Access checks: If your credit card issuer has sent you access, or convenience, checks, you can use them to withdraw cash at any bank that accepts them. Access checks are blank checks that draw on your credit line rather than your checking account. Some issuers send access checks without being asked, but you can also request them by calling customer service. Keep in mind that access checks are subject to the same high APRs and lack of grace periods as cash advances.
Money-transfer service:You can buy a money order with a credit card from a service such as Western Union or MoneyGram. This would allow you to transfer funds to a recipient using just a phone number or email address. It won’t give you cash on the spot, but it could make it possible to ultimately spend part of your credit line in cash if you transfer the money to the right person. The transaction likely will be treated as a cash advance, however.
Digital payment service: Apps such as PayPal, Venmo and Cash App allow you to make payments from a linked credit card account. That could remove the need to withdraw cash altogether, though these services usually charge a fee. The transaction may or may not be considered a cash advance, too, depending on the service and the credit card.
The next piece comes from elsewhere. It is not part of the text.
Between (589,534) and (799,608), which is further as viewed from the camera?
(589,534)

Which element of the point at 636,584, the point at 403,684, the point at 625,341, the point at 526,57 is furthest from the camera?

Similarly, you can link a credit card to an Amazon Pay account and pay a merchant that way. The merchant needs an Amazon "Recipient Name," however. And if you don’t mark the payment as being for "goods and services," the transaction will be considered a cash advance.
So, there are a handful of different ways to get a cash advance on a credit card without a PIN. Just remember that cash advances tend to be quite expensive and should be reserved for emergencies.
If you need a way to access cash on a regular basis, it’s best to look for a cheaper, more sustainable alternative. Two options in particular are good for the job, though each will usually require a PIN of its own.
For example, you could just get cash with a debit card. You won’t be able to borrow money with a debit card, but it would enable you to make purchases from cash-only merchants. Just go to an ATM or make a small purchase at a store and select the cash back option.
Using a prepaid card is another possibility. A prepaid card is like a checking account with a debit card, minus the checkbook. You can use it to make purchases directly or to withdraw cash from ATMs. But it only allows you to use your own money and doesn’t help you build credit.